That last sentence is the most telling. Product knowledge at places like Evans and to a greater extent Halfords is poor due to inadequate staff training and high staff turnover. Of course you're not to know this.
I'd always choose a place like this;
https://fudgescyclesonline.com
Specialists in folders.


----------



## Kell (2 Jul 2018)

There's _some _truth in the amount of folding that a bike is subjected to. Some folders are designed to be folded for storage, but aren't expected to go through a hard life.

When I first got my Brompton, my journey went like this...

*Fold one/five: *
Take Brompton out of garage and put in back of car. It was normally folded from the night before, if not, fold it here. Drive daughter to childminder. Park car near station.

*Unfold one: *
Take bike out of car, ride to station.

*Fold two: *
Fold bike up to put on train.

*Unfold two:*
Take bike off train. Unfold it, and ride to work.

*Fold three:*
Arrive at work, fold bike up, take up to office.

*Unfold three:*
Take bike from office, unfold and ride to station.

*Fold four: *
Arrive at station, fold bike up for return train journey.

*Unfold four:*
Take bike off train. unfold it, ride to car.

*Fold five/one: *
Fold bike up to put in car.

Then drive home and remove from car to store in garage overnight.

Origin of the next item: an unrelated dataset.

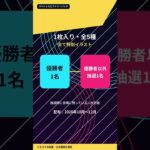 【本日発表】ラッシュデュエル10月大会賞品2種＋限定100枚企画！ #トレカ #遊戯王 #遊戯王ラッシュデュエル #yugioh #shorts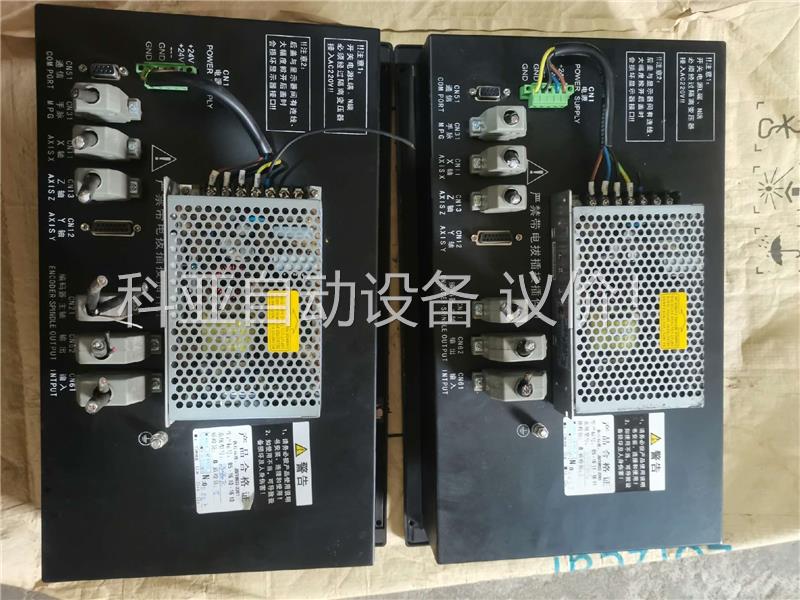 广州科源数控系统 KY-980TC，全方位手机相机高清实拍(议价)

That's at least four full fold/unfolds per each work day. I'm sure other people with multi-modal methods of commuting have similar stories.

It's better now as I don't have to drop my daughter off in the mornings, so can ride to the station, and I have a bike space at work. So it only gets folded to go on the train once and the start of the day and once at the end. But they go through some abuse.


----------



## Army of One (2 Jul 2018)

Thanks for the input. The staff at the now closed Crawley branch appeared to be very knowledgeable as I watched them speak to others. Confident in what the spoke about. That is why I bought what I did. In the nearly 4 years I had it I can say the amount of times it was folded didn't touch double figures. They have been helpful so far at the Gatwick branch and the chap I'm dealing with knows the chap who sold it to me. I only bought a folder as when the Gatwick express changed hands new company enforced the no non folding bikes in the late afternoon early evening rule even when trains where nowhere near full, hence hardly ever folding it.


----------



## Oldboots091 (7 Sep 2018)

Tern P24H fits my requirements perfectly.


----------